Items listed in a dataset:
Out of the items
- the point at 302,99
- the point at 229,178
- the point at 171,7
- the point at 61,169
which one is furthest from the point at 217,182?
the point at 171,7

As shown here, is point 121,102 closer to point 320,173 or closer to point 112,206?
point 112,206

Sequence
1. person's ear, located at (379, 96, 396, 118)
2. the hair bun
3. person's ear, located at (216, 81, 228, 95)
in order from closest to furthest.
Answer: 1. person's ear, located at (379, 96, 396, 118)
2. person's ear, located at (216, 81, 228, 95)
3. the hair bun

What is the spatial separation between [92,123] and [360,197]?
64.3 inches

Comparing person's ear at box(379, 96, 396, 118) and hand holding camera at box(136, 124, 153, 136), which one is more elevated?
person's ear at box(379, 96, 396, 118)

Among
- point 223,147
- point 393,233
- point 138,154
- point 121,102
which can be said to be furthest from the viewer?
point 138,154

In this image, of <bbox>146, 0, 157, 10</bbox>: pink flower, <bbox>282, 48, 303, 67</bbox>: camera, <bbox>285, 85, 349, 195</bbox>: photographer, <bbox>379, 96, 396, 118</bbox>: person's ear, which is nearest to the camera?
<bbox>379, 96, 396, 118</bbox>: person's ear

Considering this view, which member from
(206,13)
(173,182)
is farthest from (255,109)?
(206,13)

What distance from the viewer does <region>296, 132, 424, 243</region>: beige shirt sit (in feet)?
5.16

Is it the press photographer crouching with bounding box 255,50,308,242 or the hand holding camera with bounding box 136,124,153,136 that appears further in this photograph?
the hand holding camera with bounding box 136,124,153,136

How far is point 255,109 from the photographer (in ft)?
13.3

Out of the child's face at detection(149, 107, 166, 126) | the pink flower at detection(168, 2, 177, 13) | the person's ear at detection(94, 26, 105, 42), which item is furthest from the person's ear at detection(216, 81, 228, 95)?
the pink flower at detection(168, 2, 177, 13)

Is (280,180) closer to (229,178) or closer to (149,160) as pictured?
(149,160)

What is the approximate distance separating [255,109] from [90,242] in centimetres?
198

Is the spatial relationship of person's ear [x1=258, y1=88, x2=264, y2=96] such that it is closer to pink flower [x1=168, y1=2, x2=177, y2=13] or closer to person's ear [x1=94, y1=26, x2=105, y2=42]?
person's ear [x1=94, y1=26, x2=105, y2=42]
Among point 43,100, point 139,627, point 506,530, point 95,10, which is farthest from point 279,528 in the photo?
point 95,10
==
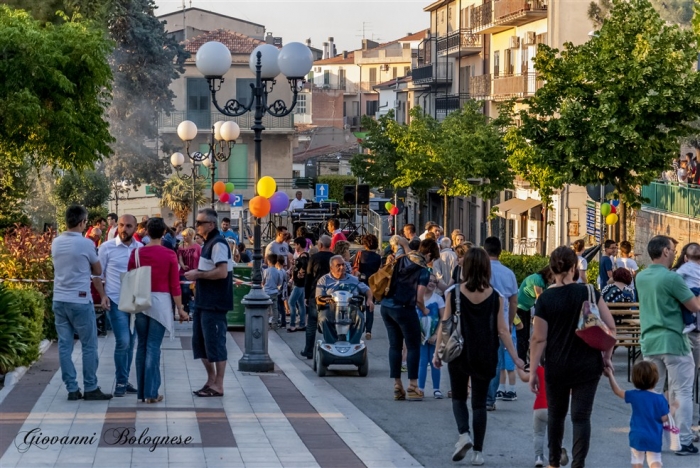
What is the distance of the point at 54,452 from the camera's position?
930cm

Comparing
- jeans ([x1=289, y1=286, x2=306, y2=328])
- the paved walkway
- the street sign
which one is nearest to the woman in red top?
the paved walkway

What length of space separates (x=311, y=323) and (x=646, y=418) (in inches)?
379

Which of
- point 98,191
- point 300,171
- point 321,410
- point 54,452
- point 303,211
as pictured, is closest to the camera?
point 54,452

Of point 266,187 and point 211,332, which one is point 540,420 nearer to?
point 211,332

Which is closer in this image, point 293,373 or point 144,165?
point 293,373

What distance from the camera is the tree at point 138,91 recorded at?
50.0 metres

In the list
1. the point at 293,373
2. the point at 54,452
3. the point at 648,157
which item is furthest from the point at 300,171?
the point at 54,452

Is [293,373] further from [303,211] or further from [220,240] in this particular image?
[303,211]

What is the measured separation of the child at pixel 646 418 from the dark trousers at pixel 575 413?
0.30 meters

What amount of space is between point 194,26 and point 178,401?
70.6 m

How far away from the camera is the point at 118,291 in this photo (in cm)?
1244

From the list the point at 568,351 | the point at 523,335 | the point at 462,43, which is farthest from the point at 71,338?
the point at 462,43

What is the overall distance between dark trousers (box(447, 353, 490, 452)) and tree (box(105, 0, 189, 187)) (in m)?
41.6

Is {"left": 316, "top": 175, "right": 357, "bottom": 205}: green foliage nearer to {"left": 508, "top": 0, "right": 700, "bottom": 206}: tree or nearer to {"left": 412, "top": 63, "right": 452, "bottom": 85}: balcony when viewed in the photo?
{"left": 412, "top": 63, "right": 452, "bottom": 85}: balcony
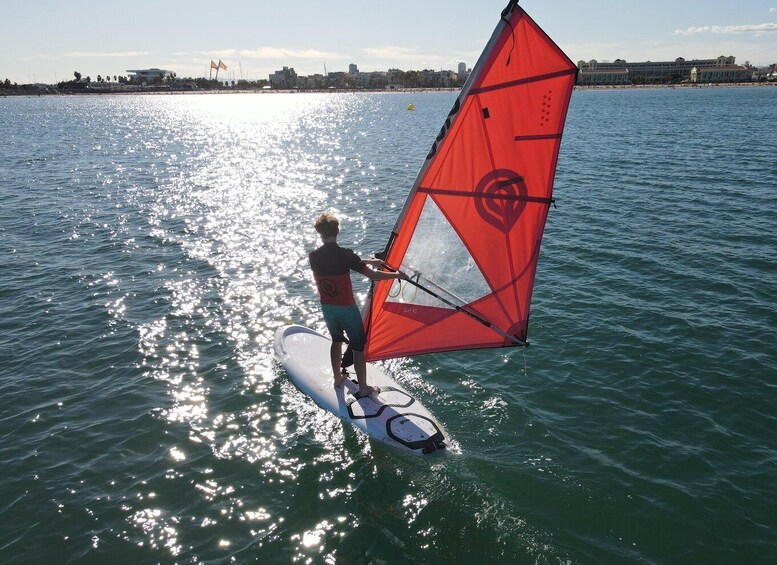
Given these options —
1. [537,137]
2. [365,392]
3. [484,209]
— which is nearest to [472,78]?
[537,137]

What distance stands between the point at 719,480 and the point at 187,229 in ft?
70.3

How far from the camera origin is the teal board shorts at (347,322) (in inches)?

WHAT NEEDS TO BE DONE:
Please gather every line from the rows above that contains the word "Among", treating uppercase and lowercase as different.

PROBLEM SOLUTION:
Among
Among point 43,100, point 139,627, point 506,530, point 95,10, which is farthest from point 279,528 in the photo?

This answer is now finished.